» **Problem**
Reproduce the material verbatim, beginning at its first line and stopping after the line that contains "248L176 264H208L228 248V212L216". Leave the pictures out of your copy.

:: Data entries

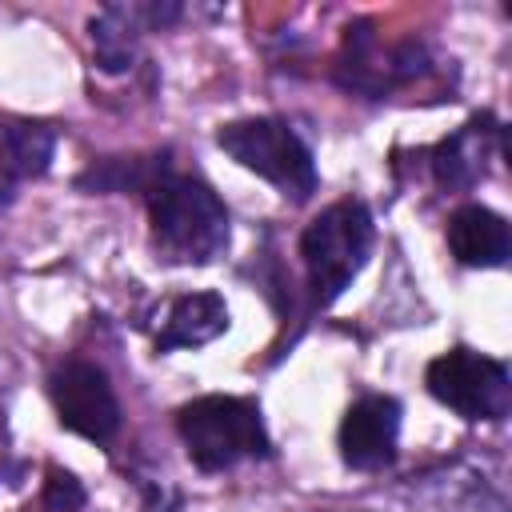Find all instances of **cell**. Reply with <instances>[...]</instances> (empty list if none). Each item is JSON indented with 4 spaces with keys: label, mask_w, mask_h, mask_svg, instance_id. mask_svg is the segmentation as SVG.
Returning a JSON list of instances; mask_svg holds the SVG:
<instances>
[{
    "label": "cell",
    "mask_w": 512,
    "mask_h": 512,
    "mask_svg": "<svg viewBox=\"0 0 512 512\" xmlns=\"http://www.w3.org/2000/svg\"><path fill=\"white\" fill-rule=\"evenodd\" d=\"M156 248L176 264H208L228 248V212L216 192L192 176L160 172L148 188Z\"/></svg>",
    "instance_id": "cell-1"
},
{
    "label": "cell",
    "mask_w": 512,
    "mask_h": 512,
    "mask_svg": "<svg viewBox=\"0 0 512 512\" xmlns=\"http://www.w3.org/2000/svg\"><path fill=\"white\" fill-rule=\"evenodd\" d=\"M372 236L376 228L364 200H336L304 228L300 256H304L308 292L316 308L332 304L356 280V272L372 252Z\"/></svg>",
    "instance_id": "cell-2"
},
{
    "label": "cell",
    "mask_w": 512,
    "mask_h": 512,
    "mask_svg": "<svg viewBox=\"0 0 512 512\" xmlns=\"http://www.w3.org/2000/svg\"><path fill=\"white\" fill-rule=\"evenodd\" d=\"M176 428L200 472H224L272 452L260 408L244 396H200L176 412Z\"/></svg>",
    "instance_id": "cell-3"
},
{
    "label": "cell",
    "mask_w": 512,
    "mask_h": 512,
    "mask_svg": "<svg viewBox=\"0 0 512 512\" xmlns=\"http://www.w3.org/2000/svg\"><path fill=\"white\" fill-rule=\"evenodd\" d=\"M216 144L248 172L264 176L292 200H308L316 192V164L308 144L276 116L232 120L216 132Z\"/></svg>",
    "instance_id": "cell-4"
},
{
    "label": "cell",
    "mask_w": 512,
    "mask_h": 512,
    "mask_svg": "<svg viewBox=\"0 0 512 512\" xmlns=\"http://www.w3.org/2000/svg\"><path fill=\"white\" fill-rule=\"evenodd\" d=\"M428 392L460 412L464 420H504L512 408V376L500 360L480 356L472 348H452L444 356H436L424 372Z\"/></svg>",
    "instance_id": "cell-5"
},
{
    "label": "cell",
    "mask_w": 512,
    "mask_h": 512,
    "mask_svg": "<svg viewBox=\"0 0 512 512\" xmlns=\"http://www.w3.org/2000/svg\"><path fill=\"white\" fill-rule=\"evenodd\" d=\"M48 392H52L56 416L68 432H76L84 440H96V444H108L116 436L120 400H116L104 368H96L88 360H68L52 372Z\"/></svg>",
    "instance_id": "cell-6"
},
{
    "label": "cell",
    "mask_w": 512,
    "mask_h": 512,
    "mask_svg": "<svg viewBox=\"0 0 512 512\" xmlns=\"http://www.w3.org/2000/svg\"><path fill=\"white\" fill-rule=\"evenodd\" d=\"M400 440V404L392 396H364L340 420V456L356 472L392 464Z\"/></svg>",
    "instance_id": "cell-7"
},
{
    "label": "cell",
    "mask_w": 512,
    "mask_h": 512,
    "mask_svg": "<svg viewBox=\"0 0 512 512\" xmlns=\"http://www.w3.org/2000/svg\"><path fill=\"white\" fill-rule=\"evenodd\" d=\"M500 148V124L484 112V116H472L460 132H452L448 140L436 144L432 152V172L440 180V188H472L476 180H484L488 172V160L496 156Z\"/></svg>",
    "instance_id": "cell-8"
},
{
    "label": "cell",
    "mask_w": 512,
    "mask_h": 512,
    "mask_svg": "<svg viewBox=\"0 0 512 512\" xmlns=\"http://www.w3.org/2000/svg\"><path fill=\"white\" fill-rule=\"evenodd\" d=\"M448 248L468 268H500L512 252L508 220L484 204H464L448 216Z\"/></svg>",
    "instance_id": "cell-9"
},
{
    "label": "cell",
    "mask_w": 512,
    "mask_h": 512,
    "mask_svg": "<svg viewBox=\"0 0 512 512\" xmlns=\"http://www.w3.org/2000/svg\"><path fill=\"white\" fill-rule=\"evenodd\" d=\"M228 328V304L216 292H188L176 296L164 312V324L156 332V348L172 352V348H200L208 340H216Z\"/></svg>",
    "instance_id": "cell-10"
},
{
    "label": "cell",
    "mask_w": 512,
    "mask_h": 512,
    "mask_svg": "<svg viewBox=\"0 0 512 512\" xmlns=\"http://www.w3.org/2000/svg\"><path fill=\"white\" fill-rule=\"evenodd\" d=\"M148 20L136 4H108L92 16V56L104 72H128L140 56V36Z\"/></svg>",
    "instance_id": "cell-11"
},
{
    "label": "cell",
    "mask_w": 512,
    "mask_h": 512,
    "mask_svg": "<svg viewBox=\"0 0 512 512\" xmlns=\"http://www.w3.org/2000/svg\"><path fill=\"white\" fill-rule=\"evenodd\" d=\"M56 152V136L44 124H0V172L16 176L20 184L48 172Z\"/></svg>",
    "instance_id": "cell-12"
},
{
    "label": "cell",
    "mask_w": 512,
    "mask_h": 512,
    "mask_svg": "<svg viewBox=\"0 0 512 512\" xmlns=\"http://www.w3.org/2000/svg\"><path fill=\"white\" fill-rule=\"evenodd\" d=\"M44 508H56V512H76V508H84V488L76 484L72 472L48 468V480H44Z\"/></svg>",
    "instance_id": "cell-13"
},
{
    "label": "cell",
    "mask_w": 512,
    "mask_h": 512,
    "mask_svg": "<svg viewBox=\"0 0 512 512\" xmlns=\"http://www.w3.org/2000/svg\"><path fill=\"white\" fill-rule=\"evenodd\" d=\"M16 192H20V180H16V176H8V172H0V212L16 200Z\"/></svg>",
    "instance_id": "cell-14"
}]
</instances>
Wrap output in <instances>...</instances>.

::::

» **Task response**
Find all instances of **cell**. Reply with <instances>[...]</instances> (empty list if none). Each item is JSON indented with 4 spaces with keys: label, mask_w, mask_h, mask_svg, instance_id. mask_svg is the segmentation as SVG.
Returning a JSON list of instances; mask_svg holds the SVG:
<instances>
[{
    "label": "cell",
    "mask_w": 512,
    "mask_h": 512,
    "mask_svg": "<svg viewBox=\"0 0 512 512\" xmlns=\"http://www.w3.org/2000/svg\"><path fill=\"white\" fill-rule=\"evenodd\" d=\"M156 248L176 264H208L228 248V212L216 192L192 176L160 172L148 188Z\"/></svg>",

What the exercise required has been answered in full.